TEXTABSCHNITT:

Nadžak-Bilo-Urwaldreservat, Kroatien
Das größte Gebirge Kroatiens, der Velebit, beherbergt auch einige der großartigsten Urwaldreste Kroatiens. Unter diesen Urwäldern und Reservaten, von denen viele über hundert und einige über tausend Hektar groß sind, umfasst Nadžak Bilo nur ca. 18 ha. Außerdem liegt Nadžak Bilo auf einem hohen und scheinbar exponierten Bergrücken. Wie kommt es dann, dass dieses kleine Waldreservat einen der stattlichsten Wälder Kroatiens, vielleicht sogar Europas, beinhaltet? Trotz der geringen Größe des Reservats gibt es hier eine große Konzentration von sehr großen Bäumen, darunter auch zwei Rekordexemplare. Es gibt keine Information darüber, warum oder wann das Reservat gegründet wurde, aber es scheint, dass Nadžak Bilo aufgrund seines alten Baumbestands für die Forschung genutzt wird. Nadžak Bilo ist ein Beispiel dafür, wie prächtige Wälder und Rekordbäume an den entlegensten und scheinbar unbedeutendsten Orten versteckt sein können, und es ist besonders interessant für die Untersuchung der Generationszyklen von Urwäldern.

PRÜFDATEN:

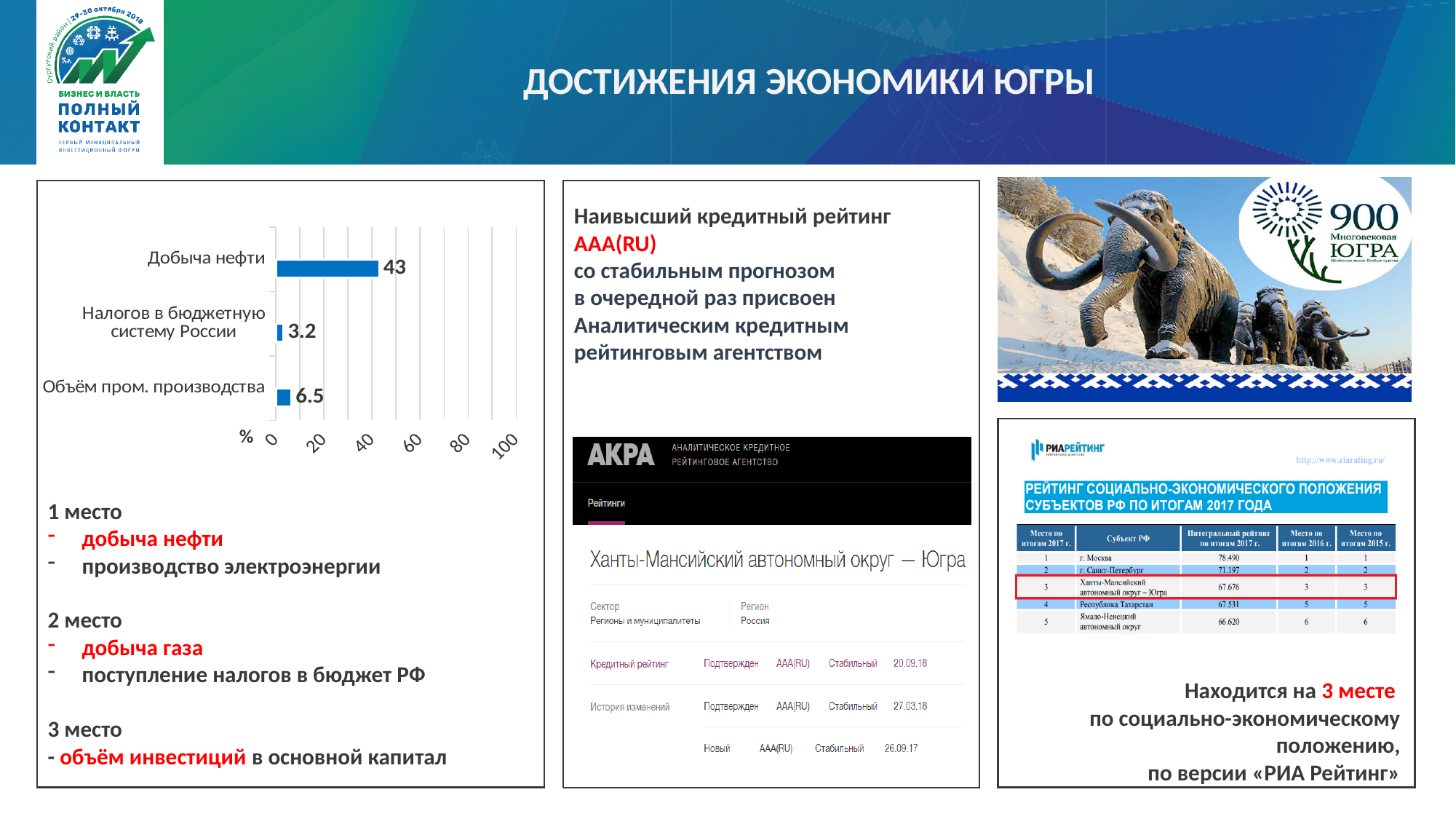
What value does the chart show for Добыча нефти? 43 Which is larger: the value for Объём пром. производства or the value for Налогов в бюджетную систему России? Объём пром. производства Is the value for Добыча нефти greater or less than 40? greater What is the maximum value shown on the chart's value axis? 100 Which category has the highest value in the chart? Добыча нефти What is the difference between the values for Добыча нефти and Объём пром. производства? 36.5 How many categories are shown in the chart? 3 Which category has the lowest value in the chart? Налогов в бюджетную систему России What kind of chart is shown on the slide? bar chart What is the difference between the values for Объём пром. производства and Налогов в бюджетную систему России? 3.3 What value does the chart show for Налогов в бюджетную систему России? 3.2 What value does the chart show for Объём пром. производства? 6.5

--

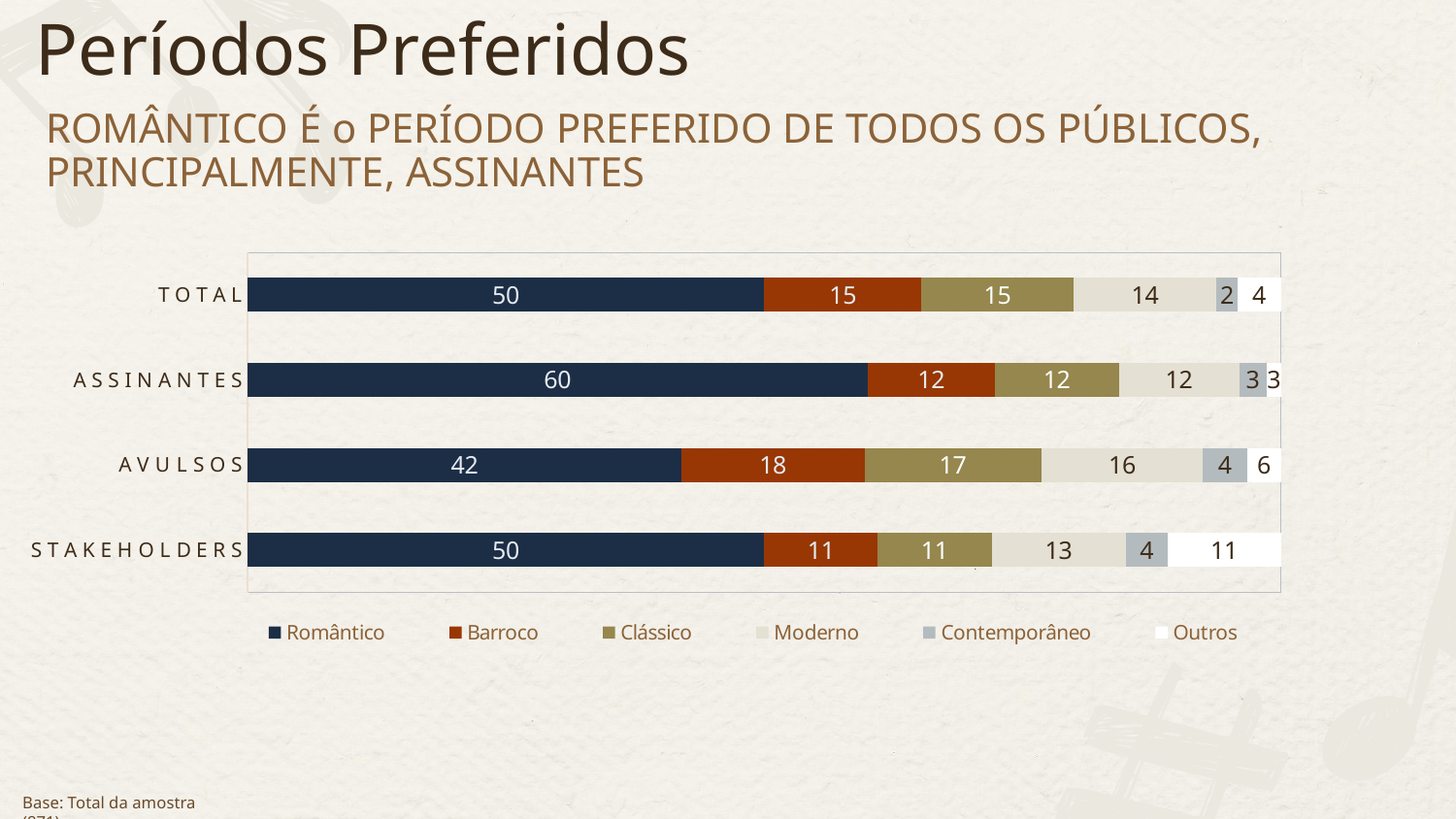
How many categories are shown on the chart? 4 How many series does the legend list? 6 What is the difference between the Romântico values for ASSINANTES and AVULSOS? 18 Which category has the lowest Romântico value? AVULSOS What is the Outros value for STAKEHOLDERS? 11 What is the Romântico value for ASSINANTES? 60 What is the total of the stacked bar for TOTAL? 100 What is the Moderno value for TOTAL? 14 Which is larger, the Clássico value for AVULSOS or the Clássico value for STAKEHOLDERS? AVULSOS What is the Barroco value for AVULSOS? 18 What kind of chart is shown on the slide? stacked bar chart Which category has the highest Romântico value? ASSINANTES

---

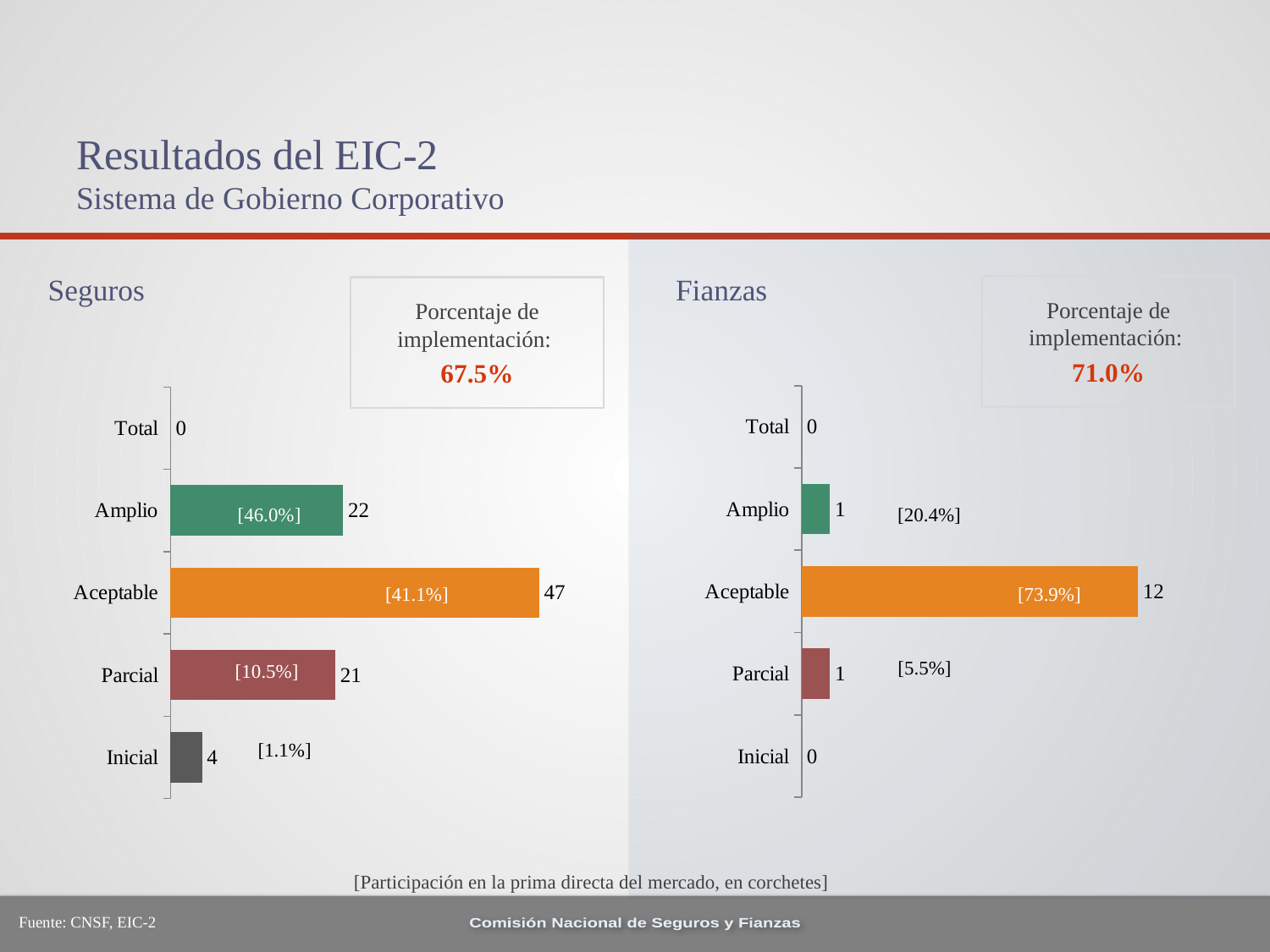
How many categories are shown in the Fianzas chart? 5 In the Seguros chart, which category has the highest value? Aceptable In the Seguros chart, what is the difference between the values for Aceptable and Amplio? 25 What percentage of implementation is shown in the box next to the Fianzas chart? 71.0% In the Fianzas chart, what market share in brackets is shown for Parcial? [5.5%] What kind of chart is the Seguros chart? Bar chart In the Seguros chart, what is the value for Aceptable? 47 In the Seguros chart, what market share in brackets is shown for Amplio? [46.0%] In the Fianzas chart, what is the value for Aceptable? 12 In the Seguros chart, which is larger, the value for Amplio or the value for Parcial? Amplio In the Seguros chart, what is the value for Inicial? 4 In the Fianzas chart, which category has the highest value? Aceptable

ARBEITSAUFTRAG:
Beantworten Sie anhand des Textes über das Nadžak-Bilo-Urwaldreservat folgende Fragen:
(a) Welches Gebirge wird als das größte Kroatiens genannt?
(b) Welche Fläche umfasst Nadžak Bilo ungefähr?
(c) Wie viele Rekordexemplare unter den Bäumen werden erwähnt?

ERGEBNIS:
(a) Der Velebit.
(b) Ca. 18 ha.
(c) Zwei.